> _Records for this exercise_:
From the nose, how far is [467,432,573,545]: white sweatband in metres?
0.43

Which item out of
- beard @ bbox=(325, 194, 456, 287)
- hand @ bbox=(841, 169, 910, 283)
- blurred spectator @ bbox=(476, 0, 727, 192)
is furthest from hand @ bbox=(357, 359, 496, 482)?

> _Given instruction_: Retype the lines of the records starting at the line that contains "Which item out of" and ending at the final line, inclusive, reproducing each character without change.

> _Complete output_:
Which item out of
- beard @ bbox=(325, 194, 456, 287)
- hand @ bbox=(841, 169, 910, 283)
- blurred spectator @ bbox=(476, 0, 727, 192)
is furthest from hand @ bbox=(357, 359, 496, 482)?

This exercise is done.